▶ _PASSAGE SHOWN_:
DeepSeek Launches V4 Preview With 1M Context and Agentic Coding Focus

Agentic Coding
LLM
Benchmark
Performance

DeepSeek Launches V4 Preview With 1M Context and Agentic Coding Focus
DeepSeek, a Chinese research lab known for high-efficiency models, released the preview and open weights for DeepSeek-V4. The family includes DeepSeek-V4-Pro, a 1.6-trillion parameter Mixture-of-Experts (MoE) model (an architecture activating only some parameters per token), and a smaller DeepSeek-V4-Flash variant. Both models support a 1M-token context window as standard.

This release mirrors the pattern of preview MoE models from major labs but pushes context efficiency further through DeepSeek Sparse Attention. By compressing tokens and reducing memory overhead, DeepSeek is commoditizing 1M-token memory, which was previously restricted to closed-source frontier models. It also introduces a configurable thinking mode for deep reasoning.

Access both models via the DeepSeek API, which supports OpenAI and Anthropic-compatible formats. The models are optimized for agentic coding and integrated with tools like Claude Code. Note that legacy deepseek-chat and deepseek-reasoner endpoints will be retired on July 24, 2026, as the provider transitions all traffic to V4.

Read the full update →

Frequently asked questions

What is DeepSeek-V4?
DeepSeek-V4 is a family of open-weight Mixture-of-Experts models designed for high-performance reasoning and agentic tasks. It includes a 1.6-trillion parameter Pro version and a 284-billion parameter Flash version. Both models feature a 1-million token context window as the default standard, allowing the AI to process massive amounts of information in a single request.

▶ _INFORMATION PROVIDED_:
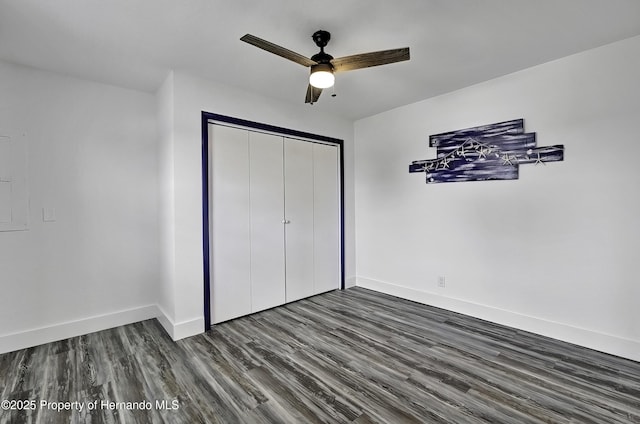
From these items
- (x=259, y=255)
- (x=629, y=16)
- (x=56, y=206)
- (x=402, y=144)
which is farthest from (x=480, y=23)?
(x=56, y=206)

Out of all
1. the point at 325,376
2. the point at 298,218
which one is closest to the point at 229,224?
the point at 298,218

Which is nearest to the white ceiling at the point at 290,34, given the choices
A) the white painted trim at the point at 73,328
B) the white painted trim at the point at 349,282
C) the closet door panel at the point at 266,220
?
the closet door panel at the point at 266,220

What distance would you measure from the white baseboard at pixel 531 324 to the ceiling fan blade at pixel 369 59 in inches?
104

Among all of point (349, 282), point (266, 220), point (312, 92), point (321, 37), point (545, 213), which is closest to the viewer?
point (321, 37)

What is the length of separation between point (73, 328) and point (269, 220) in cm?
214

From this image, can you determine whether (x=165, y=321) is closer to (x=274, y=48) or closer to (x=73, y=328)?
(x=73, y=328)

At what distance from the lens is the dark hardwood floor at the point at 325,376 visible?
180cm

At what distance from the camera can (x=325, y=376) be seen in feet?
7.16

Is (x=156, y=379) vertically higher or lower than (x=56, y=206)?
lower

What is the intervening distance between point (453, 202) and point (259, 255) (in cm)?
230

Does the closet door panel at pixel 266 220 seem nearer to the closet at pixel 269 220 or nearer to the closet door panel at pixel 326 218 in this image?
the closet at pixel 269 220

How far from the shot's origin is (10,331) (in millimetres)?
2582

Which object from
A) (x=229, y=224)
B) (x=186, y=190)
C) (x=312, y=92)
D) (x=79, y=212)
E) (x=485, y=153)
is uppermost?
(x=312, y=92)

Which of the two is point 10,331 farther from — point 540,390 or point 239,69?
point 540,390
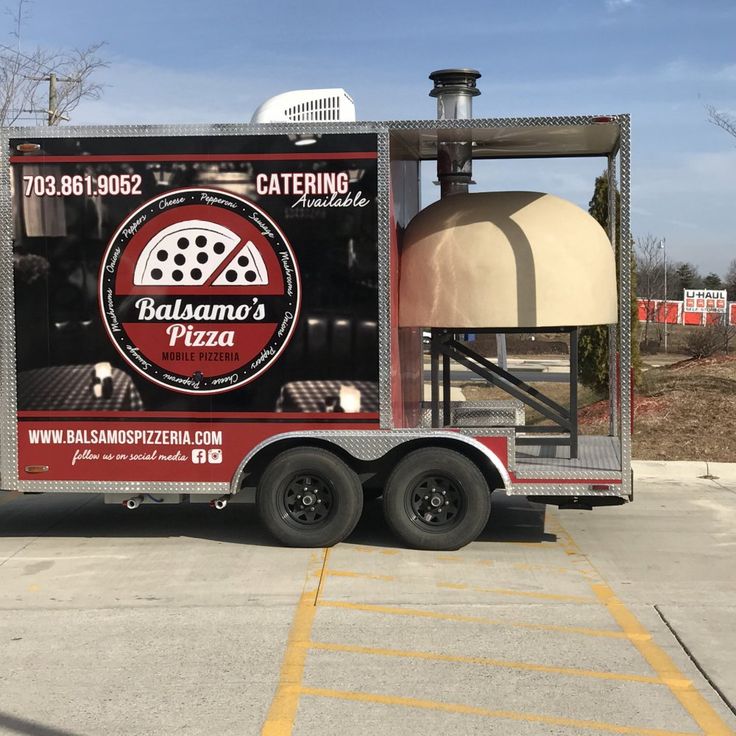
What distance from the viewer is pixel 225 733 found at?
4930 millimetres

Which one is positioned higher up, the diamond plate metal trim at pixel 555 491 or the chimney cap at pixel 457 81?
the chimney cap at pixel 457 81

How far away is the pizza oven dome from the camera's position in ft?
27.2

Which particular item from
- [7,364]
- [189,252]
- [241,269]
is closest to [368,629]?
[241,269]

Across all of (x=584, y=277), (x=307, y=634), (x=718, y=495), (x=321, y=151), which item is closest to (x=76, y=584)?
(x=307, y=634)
==
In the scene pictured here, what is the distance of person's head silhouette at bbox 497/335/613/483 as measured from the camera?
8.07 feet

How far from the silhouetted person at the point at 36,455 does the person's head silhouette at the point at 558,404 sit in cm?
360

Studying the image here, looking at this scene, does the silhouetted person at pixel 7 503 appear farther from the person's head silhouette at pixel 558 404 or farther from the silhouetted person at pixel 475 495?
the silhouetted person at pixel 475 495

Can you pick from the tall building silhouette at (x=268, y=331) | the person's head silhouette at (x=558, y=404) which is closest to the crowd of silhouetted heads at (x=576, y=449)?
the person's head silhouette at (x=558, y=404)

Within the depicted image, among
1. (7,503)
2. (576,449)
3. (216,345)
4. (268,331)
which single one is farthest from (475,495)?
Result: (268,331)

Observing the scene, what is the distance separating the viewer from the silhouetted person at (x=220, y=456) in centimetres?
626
--
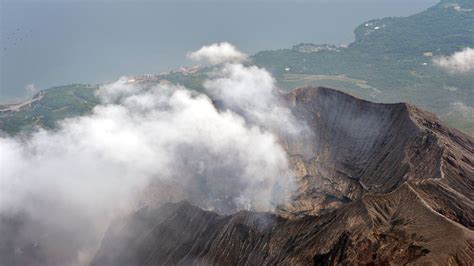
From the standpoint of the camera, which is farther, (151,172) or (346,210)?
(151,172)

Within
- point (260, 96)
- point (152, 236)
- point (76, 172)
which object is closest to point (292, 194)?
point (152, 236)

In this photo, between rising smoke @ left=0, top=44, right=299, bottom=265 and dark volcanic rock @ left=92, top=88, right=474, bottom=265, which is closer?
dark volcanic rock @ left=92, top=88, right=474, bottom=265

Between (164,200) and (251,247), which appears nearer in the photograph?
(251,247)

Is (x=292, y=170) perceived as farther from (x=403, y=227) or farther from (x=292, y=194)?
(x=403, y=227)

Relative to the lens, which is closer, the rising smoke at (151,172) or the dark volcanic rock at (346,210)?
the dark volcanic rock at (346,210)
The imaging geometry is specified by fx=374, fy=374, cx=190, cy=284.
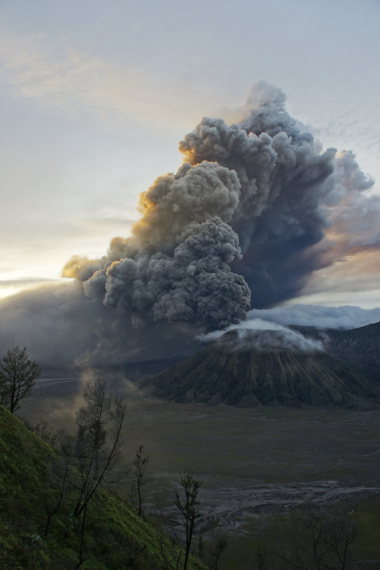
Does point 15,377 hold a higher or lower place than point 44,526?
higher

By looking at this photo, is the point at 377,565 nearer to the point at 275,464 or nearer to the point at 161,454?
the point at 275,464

▶ _REQUIREMENT_:
Edit the DeepSeek-V4 article between "This release mirrors" and "What is DeepSeek-V4?", inclusive, so that "shut down" takes the place of "retired". The data has no connection to the DeepSeek-V4 article.

▶ _TASK RESULT_:
This release mirrors the pattern of preview MoE models from major labs but pushes context efficiency further through DeepSeek Sparse Attention. By compressing tokens and reducing memory overhead, DeepSeek is commoditizing 1M-token memory, which was previously restricted to closed-source frontier models. It also introduces a configurable thinking mode for deep reasoning.

Access both models via the DeepSeek API, which supports OpenAI and Anthropic-compatible formats. The models are optimized for agentic coding and integrated with tools like Claude Code. Note that legacy deepseek-chat and deepseek-reasoner endpoints will be shut down on July 24, 2026, as the provider transitions all traffic to V4.

Read the full update →

Frequently asked questions

What is DeepSeek-V4?